Libor, for London Interbank Offered Rate, is an index calculated and published by the ICE Benchmark Administration often used in international commercial agreements.

The purpose of this index is to reflect the average rate at which sixteen major London-based international banks makes interbank loans. It is calculated on the basis of submissions made by these banks[1].

At the end of January, the Financial Conduct Authority (FCA) estimated that contracts using Libor were worth $260 trillion[2].

Libor is used in many contracts, especially for payments, to calculate interest on arrears.

The FCA announced on March 5, 2021, the end dates of Libor applied to the Pound Sterling, Euro, Swiss Franc and Yen for December 31, 2021.

The end of the use of Libor for the Dollar is announced for June 30, 2023[3].

This end comes after revelations in 2012 of cartels between several of the Libor participants to submit understated estimates compared to the actual rates these banks would have faced[4]. This agreement helped mask the funding difficulties of the banks at that time.

After a consultation, the FAC published recommendations on the Libor system under which:

- the rate was to be set no longer on the basis of reporting, but on actual transactions,

- a clear conflict of interest policy for each bank should be put in place,

- the FSA would exercise new control functions[5].
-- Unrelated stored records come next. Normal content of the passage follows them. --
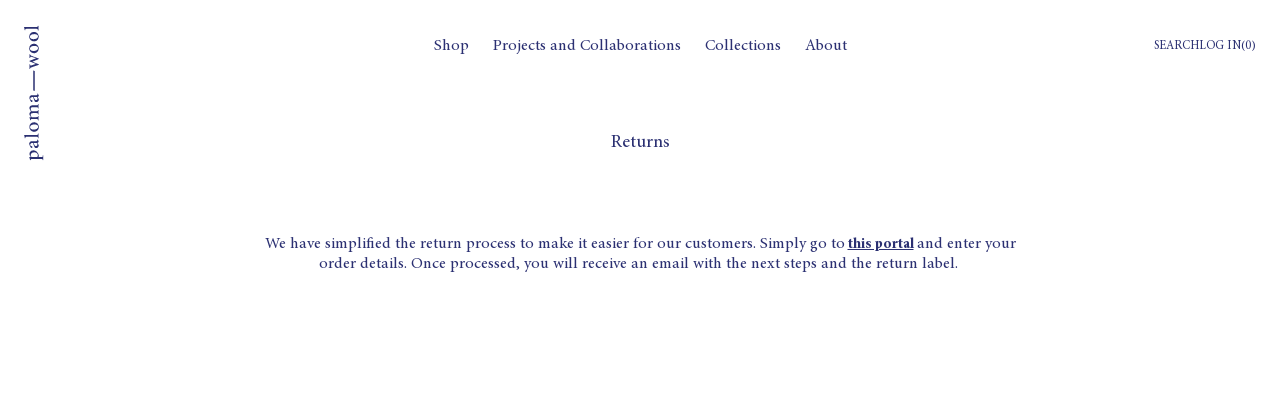

--- FILE ---
content_type: text/css
request_url: https://palomawool.com/cdn/shop/t/73/assets/component-totals.css?v=125028992334608826051758807373
body_size: -641
content:
.totals {
  display: flex;
  justify-content: center;
  align-items: flex-end;
}

.totals * {
  line-height: 1;
  margin: 0;
}

.totals > * + * {
  margin-left: 2rem;
}

.cart__ctas + .totals {
  margin-top: 2rem;
}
It is therefore necessary to review the current contracts in order to provide for the drafting of an amendment.

The amendment would provide for a transfer, in due course, between the Libor reference rate and its future replacements which will be the SOFR for the Dollar, the €STR for the Euro, the SONIA for the Pound Sterling, the SARON for the Swiss Franc and the TONAR for the Japanese Yen[6].

Other means of calculating delayed payment interests rates have also been used by the parties to commercial agreement and can be developed.